*Given request 1:* In the Casimir effect passage, what determines the rate at which the Casimir energy decays at large interplate distances?
*Given request 2:* Repeat a section of the Casimir effect passage word for word, beginning at "The phase-transition from" and stopping after "the final section.".
*Given request 3:* Write the next part of the Casimir effect passage, picking up after its final sentence.
++++ Text block ++++
Using these results it is possible to study the Casimir
effect of strongly interacting scalar fields. Since the non-trivial
phase provides an intrinsic energy scale (i.e.\ the magnitude of the
scalar condensate at zero temperature), one expects deviations of
the Casimir force from the free field law. This presumably provides
access to non-perturbative vacuum properties.

In this paper, we investigate the non-trivial phase of four dimensional
$\phi ^{4}$-theory in a rectangular box consisting of $p \; (<4)$
pairs of oppositely layered plates separated by a distance $a_{p}$,
with the scalar modes satisfying periodic boundary conditions at the plates.
We shall find at large interplate distances, that
the Casimir energy decays exponentially with increasing distance,
the decay rate given by the magnitude of the scalar
condensate. At small distances, the field theory no longer tolerates a
scalar condensate, and the perturbative phase is adopted.

The paper is organised as follows: in the second section we briefly
review the Casimir effect of a free theory and the recently
proposed non-perturbative approach~\cite{la92a,la92b}
to $\phi ^{4}$-theory. The renormalisation procedure is
discussed and renormalisation group invariance is shown.
In the subsequent section results are presented.
The Casimir energy as a function of large (compared with the scalar
condensate) interplate distance is obtained analytically, and
the deviations from the energy in a free field theory are discussed.
The phase-transition from the non-trivial vacuum to the perturbative phase
at small interplate distances is studied and the vacuum energy density and
the scalar condensate is calculated as function of the plate distances.
Discussions and concluding remarks are given in the final section.

%
%
\bigskip
\section{ The Casimir effect of scalar fields }
\label{sec:2}

\medskip
$\phi ^{4}$-theory is described by the Euclidean generating functional
for Green's functions, i.e.
\be
Z[j] \; = \; \int {\cal D} \phi \; \exp \{ - \int d^{4}x \;
\bigl( \frac{1}{2} \partial _{\mu } \phi \partial _{\mu } \phi \, + \,
\frac{ m^{2} }{2} \phi ^{2} \, + \, \frac{ \lambda }{24} \phi ^{4}
\, - \, j (x) \phi ^{2} (x) \, \bigr) \; \} \; ,
\label{eq:2.1}
\en
where $m$ denotes the bare mass of the scalar field and $\lambda $ the
bare coupling strength of the $\phi ^{4}$-interaction.
++++ Given entries ++++
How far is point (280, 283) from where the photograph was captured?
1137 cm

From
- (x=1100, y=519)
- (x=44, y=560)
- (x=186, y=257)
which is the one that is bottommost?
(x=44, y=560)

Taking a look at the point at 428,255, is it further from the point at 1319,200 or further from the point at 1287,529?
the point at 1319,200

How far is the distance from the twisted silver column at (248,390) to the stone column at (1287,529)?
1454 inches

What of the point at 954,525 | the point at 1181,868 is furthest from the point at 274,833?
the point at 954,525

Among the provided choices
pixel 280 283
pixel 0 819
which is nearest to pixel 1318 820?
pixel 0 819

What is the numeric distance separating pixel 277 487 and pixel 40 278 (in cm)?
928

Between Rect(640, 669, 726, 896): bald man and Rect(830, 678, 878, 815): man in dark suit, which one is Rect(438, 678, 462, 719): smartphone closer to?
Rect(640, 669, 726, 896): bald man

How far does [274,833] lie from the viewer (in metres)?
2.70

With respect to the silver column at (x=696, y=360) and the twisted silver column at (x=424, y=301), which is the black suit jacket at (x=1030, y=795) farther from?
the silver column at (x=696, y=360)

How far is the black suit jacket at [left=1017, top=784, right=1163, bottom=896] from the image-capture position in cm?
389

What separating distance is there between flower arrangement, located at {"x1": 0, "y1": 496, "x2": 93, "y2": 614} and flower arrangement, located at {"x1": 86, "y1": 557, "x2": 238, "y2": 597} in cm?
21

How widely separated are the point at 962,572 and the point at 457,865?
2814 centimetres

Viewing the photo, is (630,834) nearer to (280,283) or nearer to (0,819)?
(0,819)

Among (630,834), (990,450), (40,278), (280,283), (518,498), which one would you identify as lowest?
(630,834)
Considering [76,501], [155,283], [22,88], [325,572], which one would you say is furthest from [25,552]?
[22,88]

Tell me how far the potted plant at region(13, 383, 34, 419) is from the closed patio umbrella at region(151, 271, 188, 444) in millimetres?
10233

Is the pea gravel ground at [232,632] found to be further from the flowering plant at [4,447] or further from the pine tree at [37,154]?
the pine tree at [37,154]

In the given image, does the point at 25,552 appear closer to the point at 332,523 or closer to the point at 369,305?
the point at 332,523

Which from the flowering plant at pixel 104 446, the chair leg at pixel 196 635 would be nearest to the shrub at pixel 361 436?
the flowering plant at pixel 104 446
++++
*Final answer 1:* The magnitude of the scalar condensate.

*Final answer 2:*
The phase-transition from the non-trivial vacuum to the perturbative phase
at small interplate distances is studied and the vacuum energy density and
the scalar condensate is calculated as function of the plate distances.
Discussions and concluding remarks are given in the final section.

*Final answer 3:*
$j(x)$ is an external source for $\phi ^{2} (x)$ which is introduced
so that we can derive the
effective potential~\cite{co73,ja74} of the composite field $\phi ^{2}$
later on. It was observed in~\cite{la92b} that it is more convenient
to use the effective potential of $\phi ^{2}$ to study
the phase structure of the theory. In particular, its
minimum value is the vacuum energy density and thus provides access
to the Casimir effect, if it is calculated by imposing adequate
boundary conditions to the scalar modes.
For these initial investigations
we adopt the simplest geometry and consider
a rectangular box consisting of $p \; (<4)$ pairs of oppositely
layered plates separated by distances $a_{p}$. We expect
that the Casimir energy will not be sensitive to the detailed shape
of the finite volume as is known in a free theory~\cite{ba78}.
The integration over the field $\phi $ in (\ref{eq:2.1}), only extends
over configurations which satisfy periodic boundary conditions at the
plates. In the case of Dirichlet or
Neumann boundary conditions, surface counter terms must be added to
(\ref{eq:2.1}). In that case the results would sensitively depend on the
physical structure of the surface, and such effects are beyond the
scope of this paper.

The effective action is defined by a Legendre transformation of the
generating functional $Z[j]$, i.\ e.
\be
\Gamma [ \phi ^{2} _{c}] := - \ln Z[j] + \int d^{4}x \;
\phi ^{2}_{c}(x) j(x) \; , \hbo
\phi ^{2}_{c}(x) :=  \frac{ \delta \, \ln Z[j] }{ \delta j(x) } \; .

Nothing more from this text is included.